La tiranía del gen
En este delicado equilibrio entre evolución y azar se escribe, generación tras generación, nuestra historia biológica
David nació hace pocos días. El cribado neonatal para detectar precozmente enfermedades congénitas ensombreció la alegría de sus padres cuando el resultado indicó una sospecha ... de enfermedad metabólica. Su pediatra solicitó un estudio genético para confirmar el diagnóstico y, tras unas semanas de larga espera, otro resultado levantó un muro de preocupación y dudas en los desconcertados padres. David tenía una mutación en un gen: la causa de su enfermedad.
Pero tras la tormenta llega un rayo de esperanza. La detección temprana hace posible un tratamiento que evitará muchos de los síntomas de la enfermedad. Este caso ejemplifica cómo la genética está ayudando a ejercer una medicina personalizada, y sobre todo preventiva, en pacientes con enfermedades raras.
Es cierto que la gran mayoría de estas enfermedades no tiene cura hoy día, pero eso no significa que no se pueda intervenir con terapias que evitan o reducen las manifestaciones clínicas.
El 26 de junio del año 2000, el presidente de Estados Unidos, Bill Clinton, anunció que se había completado el primer borrador del genoma humano diciendo: « Hoy, estamos aprendiendo el lenguaje con el que Dios creó la vida». En la actualidad sabemos que esa frase es más impactante que real.
Leer el genoma humano no nos dice nada sobre cómo funciona la vida. Pretenderlo es como creer que, leyendo el diccionario, entenderemos cómo funciona la literatura.
El genoma es un código de tres mil millones de letras y la célula tiene que leer los mensajes que contiene, interpretarlos y traducirlos en proteínas, que son la base de la vida. Comprender cómo funcionan, cómo se relacionan con las células y qué información les transmiten, sí nos acerca a entender cómo funciona la vida y, por lo tanto, a comprender mejor las enfermedades.
Pero, ¿por qué se producen mutaciones en nuestro genoma?, ¿qué ventaja obtiene la vida con estos cambios? Las mutaciones son una parte esencial de la evolución humana. Nosotros no somos el punto final de un proceso que comenzó en los primeros homínidos: la evolución sigue su curso, pero tan lentamente que no somos conscientes de ello, ni lo serán las siguientes generaciones.

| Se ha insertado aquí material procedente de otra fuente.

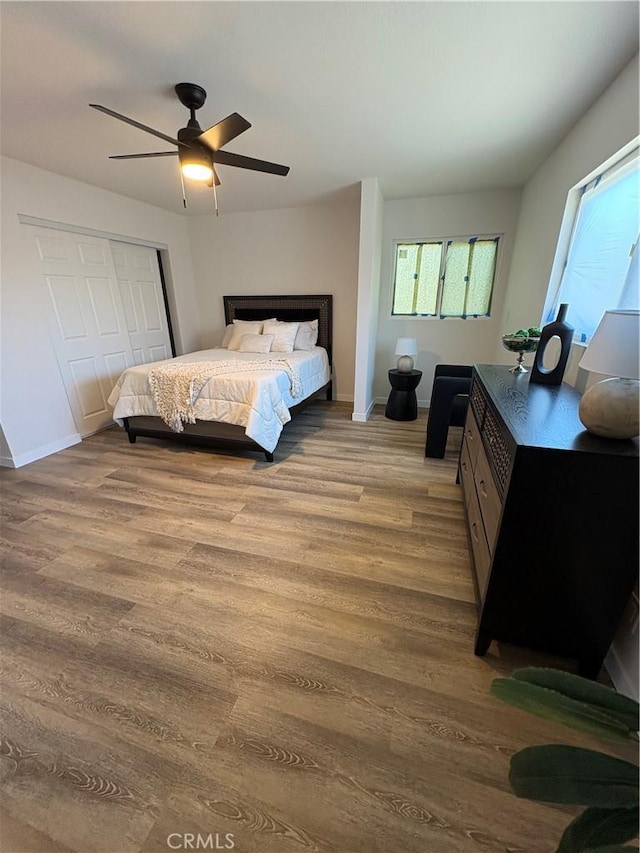 1526 W 54th St, Los Angeles, CA 90062 - bedroom featuring wood finished floors, a closet, and a ceiling fan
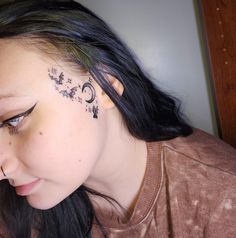 a woman with a butterfly tattoo on her forehead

El Homo sapiens (o sea nosotros) lleva evolucionando unos 300.000 años. Esta evolución viene marcada por la necesidad de adaptación a los factores externos. Los individuos con un código genético más favorable a resistir condiciones adversas tienen mayores probabilidades de supervivencia y de transmitir esas capacidades genéticas a su descendencia.
Pensemos en el cambio que se originó con el paso de una vida nómada de cazadores recolectores a otra marcada por un estilo de vida más sedentario, basado en la agricultura y ganadería, lo que se conoce como revolución NeolíƟca. Este proceso, que comenzó hace más de 10.000 años, necesitó de adaptaciones genéticas.
Una de ellas sucedió con el paso a una dieta rica en cereales. Había que digerir carbohidratos complejos y apareció un cambio genético en el gen AMY1, productor de amilasa, que permió digerir el almidón de forma eficiente. Otros ejemplos incluyen la adaptación a dietas agrícolas o a las nuevas amenazas del sistema inmune con la aparición de enfermedades infecciosas.
Pero, ¿qué pasa en una escala de tiempo mucho más reducida: durante la vida de un individuo? Cada persona tiene unas 150 mutaciones nuevas (de novo), que no están presentes en el genoma de sus padres. Estas mutaciones espontáneas contribuyen a la diversidad genética. La gran mayoría de las mutaciones de novo no tiene consecuencias en la salud de la persona, aunque pueden generar una característica no presente en la familia. En ocasiones, alguno de estos cambios afecta a un gen con funciones importantes y se desarrolla una enfermedad genética, que, por ser poco frecuente, llamamos enfermedad rara.
No podemos detener los cambios en el genoma humano. Este proceso es universal y afecta a todos los seres vivos. Nos ha permitido llegar hasta lo que somos hoy. Los genes seguirán evolucionando en las generaciones futuras, asegurando la vida, pero también sometiéndola a la incertidumbre de sus cambios. En este delicado equilibrio entre evolución y azar se escribe, generación tras generación, nuestra historia biológica.